My students, I hoped, would continue to think about their thinking well beyond the classroom. And so, when I run into my grown-up students, in the grocery store, for example, I’m delighted when one of them says, “Hi, Mrs. Swartz! Metacognition!”

Moving In Close

Teachers, it seems, could take a lesson from photographers. Robert Capa, a well-known Hungarian photojournalist, once said, “If your pictures aren’t good enough, you’re not close enough.”  Teachers, like photographers, are sometimes tempted to use a wide-angle lens—to get everything in the picture, to be comprehensive. But a closer, more intimate look draws students in, helps them relate, and then makes them curious about the larger subject. Here are a few examples:

  • Students might listen when a teacher talks about racial discrimination. But it’s a photo of a kid their age in a coffin that gets their full attention. After they see Emmitt Till’s face with its bashed-in bones and a gouged-out eye, they want to hear his story. The specifics grip them—how his friends waited outside while he went into a store to buy bubble gum; how while he was in the store something happened, maybe he whistled at a white woman or flirted with her; how later that night he was pulled from a bed at his grandpa’s house by the store owner and his brother; and how he wasn’t seen until three days later when his decomposing body was pulled from the river with a 200-pound iron cotton-gin fan attached to it. After these specifics, they have urgent questions about a big topic.
  • The teacher in the movie Stand and Deliver gives his students a close-up look at the concept of zero. It’s like digging a hole in the sand, he says, and then filling it again. And then he invites his students even closer.
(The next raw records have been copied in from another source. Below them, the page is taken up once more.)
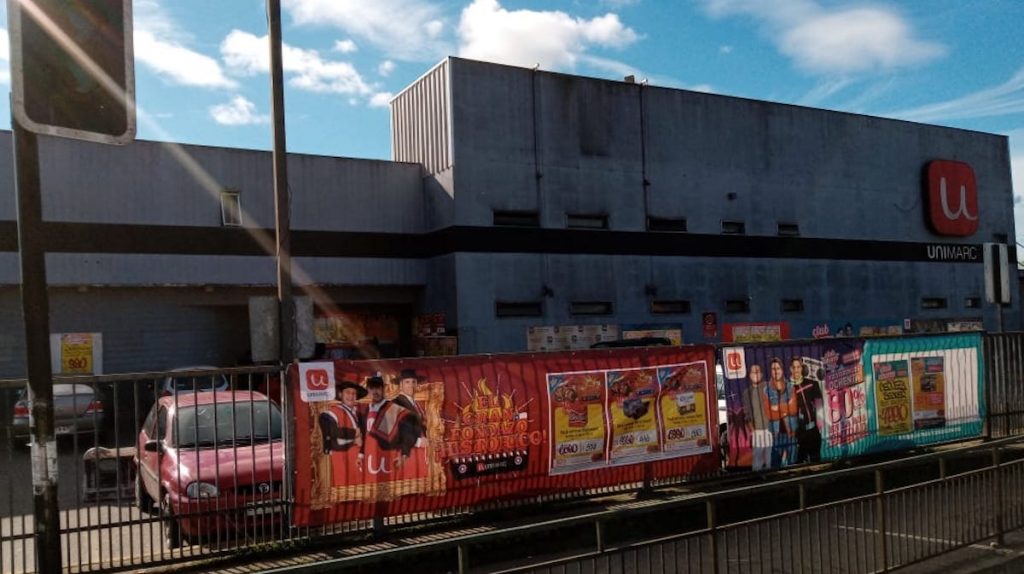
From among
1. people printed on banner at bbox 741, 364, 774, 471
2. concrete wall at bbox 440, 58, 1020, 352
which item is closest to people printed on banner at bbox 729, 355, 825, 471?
people printed on banner at bbox 741, 364, 774, 471

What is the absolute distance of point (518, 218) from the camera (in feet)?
83.5

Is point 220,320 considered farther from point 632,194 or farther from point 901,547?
point 901,547

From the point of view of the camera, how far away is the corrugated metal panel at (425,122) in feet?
80.9

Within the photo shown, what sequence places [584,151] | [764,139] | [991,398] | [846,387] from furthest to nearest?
[764,139] → [584,151] → [991,398] → [846,387]

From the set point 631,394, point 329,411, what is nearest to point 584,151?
point 631,394

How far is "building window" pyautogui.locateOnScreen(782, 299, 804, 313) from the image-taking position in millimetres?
30648

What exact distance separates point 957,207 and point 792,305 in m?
12.1

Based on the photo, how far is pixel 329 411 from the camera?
7.70 m

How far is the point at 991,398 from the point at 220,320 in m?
20.3

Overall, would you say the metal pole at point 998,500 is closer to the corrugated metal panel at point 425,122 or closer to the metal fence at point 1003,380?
the metal fence at point 1003,380

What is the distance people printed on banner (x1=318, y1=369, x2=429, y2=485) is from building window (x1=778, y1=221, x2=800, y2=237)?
26.0 metres

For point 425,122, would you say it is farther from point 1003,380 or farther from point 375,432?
point 375,432

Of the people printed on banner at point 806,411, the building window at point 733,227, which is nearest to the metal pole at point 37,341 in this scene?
the people printed on banner at point 806,411

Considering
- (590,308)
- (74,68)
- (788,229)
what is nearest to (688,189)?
(788,229)
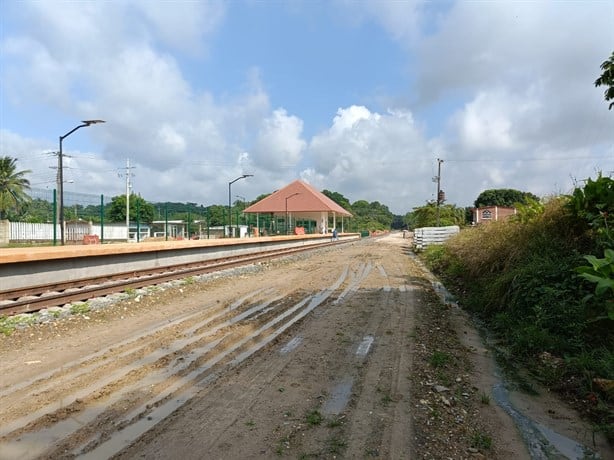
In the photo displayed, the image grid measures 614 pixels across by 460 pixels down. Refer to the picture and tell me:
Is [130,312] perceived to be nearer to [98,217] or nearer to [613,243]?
[613,243]

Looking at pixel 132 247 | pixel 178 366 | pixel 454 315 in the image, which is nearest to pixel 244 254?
pixel 132 247

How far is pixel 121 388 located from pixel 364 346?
10.3 ft

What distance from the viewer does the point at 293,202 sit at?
57531 millimetres

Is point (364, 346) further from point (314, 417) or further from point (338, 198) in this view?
Answer: point (338, 198)

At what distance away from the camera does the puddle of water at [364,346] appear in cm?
561

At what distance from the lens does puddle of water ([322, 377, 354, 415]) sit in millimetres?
3893

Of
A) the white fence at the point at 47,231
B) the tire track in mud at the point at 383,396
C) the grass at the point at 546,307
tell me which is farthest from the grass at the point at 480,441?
the white fence at the point at 47,231

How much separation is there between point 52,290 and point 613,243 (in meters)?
10.6

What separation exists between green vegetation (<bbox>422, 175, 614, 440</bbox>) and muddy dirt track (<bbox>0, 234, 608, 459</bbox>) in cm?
72

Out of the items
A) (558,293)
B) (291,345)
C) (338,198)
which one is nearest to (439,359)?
(291,345)

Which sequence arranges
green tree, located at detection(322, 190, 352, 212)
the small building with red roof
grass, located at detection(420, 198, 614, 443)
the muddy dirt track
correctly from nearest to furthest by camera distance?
the muddy dirt track → grass, located at detection(420, 198, 614, 443) → the small building with red roof → green tree, located at detection(322, 190, 352, 212)

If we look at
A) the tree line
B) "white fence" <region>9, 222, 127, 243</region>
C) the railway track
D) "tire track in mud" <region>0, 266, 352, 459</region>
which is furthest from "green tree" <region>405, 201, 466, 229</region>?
"tire track in mud" <region>0, 266, 352, 459</region>

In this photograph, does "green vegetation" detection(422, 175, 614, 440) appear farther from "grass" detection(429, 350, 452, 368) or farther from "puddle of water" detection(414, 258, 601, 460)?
"puddle of water" detection(414, 258, 601, 460)

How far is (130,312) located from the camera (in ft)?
27.2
“Did you know,” he asks his Hispanic students, “that neither the Greeks nor the Romans were capable of using the concept of zero? It was your ancestors, the Maya, who first contemplated the zero, the absence of value. True story. You burros have math in your blood.”

These students, far below their grade level in academic skills, sit up straighter and eventually pass the AP Calculus exam.

  • I once tried to explain fractals to a class. I gave them the broad idea, the textbook definition—a geometric figure, each part of which has the same statistical character as a whole. This didn’t impress them. But when they looked close up at a fractal fern to see how each stem with its leaves looked like a miniature version of the larger fern plant, they understood and appreciated the fractal pattern.

I found that Robert Capa was right. When lessons fall flat, it was often because I had relied on generalities and hadn’t moved in close enough.

Doctors and Art and School

Medical students have begun coming to the Columbus Museum of Art where I lead tours. And this has been happening across the country—medical schools partnering with art museums to help their students develop the human side of being a doctor. What exactly can happen when medical students do their rounds at an art museum?

  • From their first year in medical school, students are taught to observe. And art museums are all about visual literacy. On art tours, students are invited into a deeper seeing: to notice what at first is not apparent, to recognize patterns and anomalies, and then to make meaning of what they see. This training of the eye in the museum can find use by the bedside.
  • Art helps to develop empathy. Paintings and sculptures invite people out of themselves to consider what comes from the mind of an artist. Such interaction with art gives medical students practice in becoming more open and mindful of others. It helps them see their patients as more than bodies.
  • The arts can bring relief for medical students under chronic pressure. In a museum, these students often find company on the journey. Art, after all, shows the pressures, hopes, and fears common to human experience. Learning to reduce their own stress will help medical students see the benefits of easing the anxiety of their patients.

More than ever, I’m convinced that art should be included, not only in medical school, but in every curriculum. All students can benefit from seeing well, from showing empathy, and from finding relief from tension.